PASSAGE TO READ:
This repository contains a machine learning project that performs sentiment analysis on IMDB movie reviews. The project classifies reviews as either positive or negative using a Naive Bayes model.
The following diagram outlines the key steps in the machine learning pipeline:
- Data Preprocessing: Converts reviews into a format suitable for model training by applying tokenization, stopword removal, and lemmatization.
- Model: Naive Bayes classifier trained with hyperparameter tuning.
- Evaluation: Model evaluated on small and large datasets, achieving an accuracy of over 84%.
- Prediction: Predicts sentiment for new movie reviews.
Important
Follow these instructions to set up and run the sentiment analysis project.
- Python 3.x installed on your local machine.
- Libraries listed in
requirements.txt.

WHAT THE TASK REQUIRES: What accuracy did the model reach in the evaluation step, according to the sentiment analysis project description?

DATA PROVIDED:
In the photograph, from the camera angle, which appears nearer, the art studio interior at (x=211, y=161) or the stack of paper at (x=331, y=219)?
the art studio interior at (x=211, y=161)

RESPONSE: Over 84%.